Trecho base:

A Todavia publicou neste ano dois pequenos livros de Louis que conversam entre si. Em Quem matou meu pai, o narrador elenca memórias da infância para tentar entender o que tornou seu pai uma figura homofóbica e autoritária. Lembra, por exemplo, do dia em que a mãe flagrou o filho dançando no quarto e disse que, dançando, era quando ele mais se parecia com o pai. O pequeno Louis demorou para absorver aquela informação. Por vezes escrevendo como se endereçasse uma carta ao pai, Louis diz: “O fato de que seu corpo já tivesse feito algo tão livre, tão bonito e tão incompatível com sua obsessão pela masculinidade me fez entender que talvez um dia você tivesse sido outra pessoa.”
Louis analisa a formação social e familiar do pai, tentando identificar a origem do comportamento violento que, a certa altura, descreve como “sua loucura masculina”. O pai (que no livro não tem nome) deixou a escola na juventude porque entendia que estudar não era coisa de homem. Cresceu sendo orgulhosamente alcóolatra, racista e antissemita, e terminou a vida como um incapaz, depois de um acidente na fábrica em que trabalhava. “A masculinidade o condenou à pobreza, à falta de dinheiro”, analisa o escritor.

Dados para análise:
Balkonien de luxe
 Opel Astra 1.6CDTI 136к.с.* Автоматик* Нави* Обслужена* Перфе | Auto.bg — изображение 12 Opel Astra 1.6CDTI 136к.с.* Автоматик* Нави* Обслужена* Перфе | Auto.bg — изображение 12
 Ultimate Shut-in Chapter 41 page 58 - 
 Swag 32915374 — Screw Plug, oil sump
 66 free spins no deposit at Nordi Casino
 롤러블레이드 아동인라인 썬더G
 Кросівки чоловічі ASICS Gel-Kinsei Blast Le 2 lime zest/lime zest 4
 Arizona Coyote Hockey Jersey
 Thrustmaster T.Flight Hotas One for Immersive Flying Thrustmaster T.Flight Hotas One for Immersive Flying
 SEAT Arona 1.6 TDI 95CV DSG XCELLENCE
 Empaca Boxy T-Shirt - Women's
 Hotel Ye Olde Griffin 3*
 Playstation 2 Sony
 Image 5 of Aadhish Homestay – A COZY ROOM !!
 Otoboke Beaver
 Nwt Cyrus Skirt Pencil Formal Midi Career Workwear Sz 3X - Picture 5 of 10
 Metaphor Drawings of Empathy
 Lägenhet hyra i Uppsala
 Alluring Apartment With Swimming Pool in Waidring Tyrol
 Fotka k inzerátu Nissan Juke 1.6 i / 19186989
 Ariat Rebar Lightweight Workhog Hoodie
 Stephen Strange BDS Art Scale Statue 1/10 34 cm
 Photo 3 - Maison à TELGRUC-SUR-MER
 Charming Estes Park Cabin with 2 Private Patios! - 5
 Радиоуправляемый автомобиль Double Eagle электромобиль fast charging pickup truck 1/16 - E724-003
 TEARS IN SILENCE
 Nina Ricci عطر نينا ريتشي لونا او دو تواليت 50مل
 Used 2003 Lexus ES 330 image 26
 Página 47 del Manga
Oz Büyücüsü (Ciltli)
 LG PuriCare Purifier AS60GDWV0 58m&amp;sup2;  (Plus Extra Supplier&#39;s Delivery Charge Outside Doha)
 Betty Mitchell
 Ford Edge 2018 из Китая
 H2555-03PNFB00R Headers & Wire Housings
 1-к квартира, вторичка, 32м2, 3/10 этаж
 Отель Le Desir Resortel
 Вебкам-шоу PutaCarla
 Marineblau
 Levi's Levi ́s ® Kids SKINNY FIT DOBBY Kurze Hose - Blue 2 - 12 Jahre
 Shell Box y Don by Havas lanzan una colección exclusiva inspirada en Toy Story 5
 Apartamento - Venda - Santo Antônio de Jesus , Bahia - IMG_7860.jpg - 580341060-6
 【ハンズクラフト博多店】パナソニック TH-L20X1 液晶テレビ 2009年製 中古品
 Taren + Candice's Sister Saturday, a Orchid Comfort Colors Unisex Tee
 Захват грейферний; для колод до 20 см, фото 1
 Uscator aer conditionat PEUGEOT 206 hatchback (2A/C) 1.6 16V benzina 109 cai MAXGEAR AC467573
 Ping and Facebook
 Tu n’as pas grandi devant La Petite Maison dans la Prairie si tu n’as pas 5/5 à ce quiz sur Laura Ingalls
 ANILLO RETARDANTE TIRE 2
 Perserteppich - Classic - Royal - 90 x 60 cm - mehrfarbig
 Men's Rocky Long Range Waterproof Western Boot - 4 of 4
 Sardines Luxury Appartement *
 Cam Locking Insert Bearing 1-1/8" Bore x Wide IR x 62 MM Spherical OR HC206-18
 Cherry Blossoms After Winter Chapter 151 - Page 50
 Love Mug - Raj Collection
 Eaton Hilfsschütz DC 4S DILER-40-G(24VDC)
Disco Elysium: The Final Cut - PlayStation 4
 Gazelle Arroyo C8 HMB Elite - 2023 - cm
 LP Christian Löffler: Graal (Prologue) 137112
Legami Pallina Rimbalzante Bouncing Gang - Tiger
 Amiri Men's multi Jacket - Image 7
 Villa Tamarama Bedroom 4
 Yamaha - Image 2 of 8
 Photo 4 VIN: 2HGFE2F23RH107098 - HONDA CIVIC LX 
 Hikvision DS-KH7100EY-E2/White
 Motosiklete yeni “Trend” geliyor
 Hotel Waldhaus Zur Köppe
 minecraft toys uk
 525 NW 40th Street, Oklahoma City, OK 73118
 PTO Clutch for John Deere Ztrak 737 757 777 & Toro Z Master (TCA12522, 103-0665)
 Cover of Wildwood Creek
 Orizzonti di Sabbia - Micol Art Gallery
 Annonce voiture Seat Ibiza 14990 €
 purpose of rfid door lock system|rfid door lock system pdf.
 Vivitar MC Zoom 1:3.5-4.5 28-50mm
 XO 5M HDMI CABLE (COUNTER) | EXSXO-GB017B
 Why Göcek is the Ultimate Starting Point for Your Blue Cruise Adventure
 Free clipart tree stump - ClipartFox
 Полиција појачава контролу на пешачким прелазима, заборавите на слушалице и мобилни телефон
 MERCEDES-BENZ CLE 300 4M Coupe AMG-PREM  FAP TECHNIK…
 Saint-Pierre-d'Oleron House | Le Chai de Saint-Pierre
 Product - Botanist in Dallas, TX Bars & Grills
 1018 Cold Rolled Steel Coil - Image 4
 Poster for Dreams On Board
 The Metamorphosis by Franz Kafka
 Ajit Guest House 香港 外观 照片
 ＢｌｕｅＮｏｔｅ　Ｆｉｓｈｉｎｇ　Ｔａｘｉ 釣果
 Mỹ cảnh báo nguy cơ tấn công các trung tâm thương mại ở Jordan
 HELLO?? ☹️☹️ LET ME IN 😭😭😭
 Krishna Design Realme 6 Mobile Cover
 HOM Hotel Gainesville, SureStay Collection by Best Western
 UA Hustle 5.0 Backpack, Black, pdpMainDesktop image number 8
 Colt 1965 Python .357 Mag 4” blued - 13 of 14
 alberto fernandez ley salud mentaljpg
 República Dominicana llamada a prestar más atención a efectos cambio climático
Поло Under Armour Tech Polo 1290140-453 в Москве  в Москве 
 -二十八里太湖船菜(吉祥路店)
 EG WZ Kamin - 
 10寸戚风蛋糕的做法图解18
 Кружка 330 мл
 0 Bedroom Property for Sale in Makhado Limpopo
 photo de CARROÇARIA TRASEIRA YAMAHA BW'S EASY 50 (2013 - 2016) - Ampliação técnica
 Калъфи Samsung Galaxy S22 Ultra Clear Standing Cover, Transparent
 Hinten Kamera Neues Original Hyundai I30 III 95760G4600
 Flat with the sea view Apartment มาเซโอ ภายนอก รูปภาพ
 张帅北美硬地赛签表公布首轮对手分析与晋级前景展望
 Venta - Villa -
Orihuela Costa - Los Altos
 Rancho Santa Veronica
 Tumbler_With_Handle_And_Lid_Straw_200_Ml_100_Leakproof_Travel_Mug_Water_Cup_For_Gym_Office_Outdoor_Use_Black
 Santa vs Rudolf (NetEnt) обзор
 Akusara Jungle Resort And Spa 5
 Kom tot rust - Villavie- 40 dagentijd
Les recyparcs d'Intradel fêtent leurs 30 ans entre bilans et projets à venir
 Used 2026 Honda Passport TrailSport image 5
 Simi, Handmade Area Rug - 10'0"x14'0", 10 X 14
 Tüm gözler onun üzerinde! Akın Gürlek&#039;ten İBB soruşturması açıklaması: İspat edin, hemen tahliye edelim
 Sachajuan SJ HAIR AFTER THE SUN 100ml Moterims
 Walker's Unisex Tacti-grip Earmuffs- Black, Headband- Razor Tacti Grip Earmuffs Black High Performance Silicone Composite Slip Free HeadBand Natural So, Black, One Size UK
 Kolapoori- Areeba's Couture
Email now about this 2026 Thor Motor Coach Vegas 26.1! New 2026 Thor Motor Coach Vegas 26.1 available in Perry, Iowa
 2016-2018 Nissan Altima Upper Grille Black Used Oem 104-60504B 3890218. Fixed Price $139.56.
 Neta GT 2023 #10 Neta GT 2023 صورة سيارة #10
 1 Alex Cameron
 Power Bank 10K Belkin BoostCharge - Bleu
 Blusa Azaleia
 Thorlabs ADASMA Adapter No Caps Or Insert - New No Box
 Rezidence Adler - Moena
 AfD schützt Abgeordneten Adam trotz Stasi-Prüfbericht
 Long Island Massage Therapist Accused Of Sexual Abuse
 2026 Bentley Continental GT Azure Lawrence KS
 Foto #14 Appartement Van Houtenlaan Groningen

Tarefas:
- a) No trecho sobre os livros de Louis, por que o pai deixou a escola na juventude?
- b) Dê continuidade ao trecho sobre os livros de Louis a partir da última frase dele.
Os itens vêm de outra fonte.

Respostas:
- a) Porque entendia que estudar não era coisa de homem.

- b)
Aquele ambiente também era hostil para a mãe de Louis, que deixou o marido quando o filho ainda era criança e se mudou com ele para outra cidade. Ela é a personagem de Lutas e metamorfoses de uma mulher, o segundo livro traduzido pela Todavia. É o olhar terno de um filho para uma mãe extremamente pobre, responsável pelo sustento da casa e dos filhos. Os detalhes comoventes da história são silenciosos, como no trecho em que Louis aprecia a caligrafia da mãe enquanto ela preenche, pela quarta vez, o formulário de um sorteio que promete deixá-la rica. O leitor acompanha a transformação da personagem enquanto os filhos crescem e apresentam para ela uma nova França, um novo mundo e um novo modo de se relacionar com quem diz amá-la.
Uma exposição
VISITA ÍNTIMA
De Vanderlei Lopes
Em tempos de censura a obras de arte, de cunho religioso, político e erótico, há sim respiros no circuito de arte no Brasil. Atua dessa forma a exposição Visita íntima, do artista Vanderlei Lopes, já em sua última semana após breve temporada que teve início no dia 30 de outubro, na galeria Millan, em São Paulo.
Uma das obras que se destacam é Espelho, 2023, uma escultura em alto relevo, de bronze polido. Tem 3,5 toneladas e está presa ao teto do espaço expositivo, graças a uma reforma na galeria feita para comportá-la. As dimensões do trabalho, que tem o formato de uma elipse, são soberbas: 6,2 metros de largura, 3,9 metros de altura e 38 centímetros de espessura. Nela, corpos se fundem em uma cena de bacanal explícito. A priori, os falos que despontam da massa de formas capturam a atenção. Depois, os rostos, seios e coxas dos personagens vão sendo identificados, pouco a pouco. Isso se dá junto a outro movimento do olhar: a superfície refletida coloca o visitante dentro da cena, quer ele queira ou não. Dessa forma, a imagem do voyeur também é parte do jogo. Afinal, trata-se de um espelho.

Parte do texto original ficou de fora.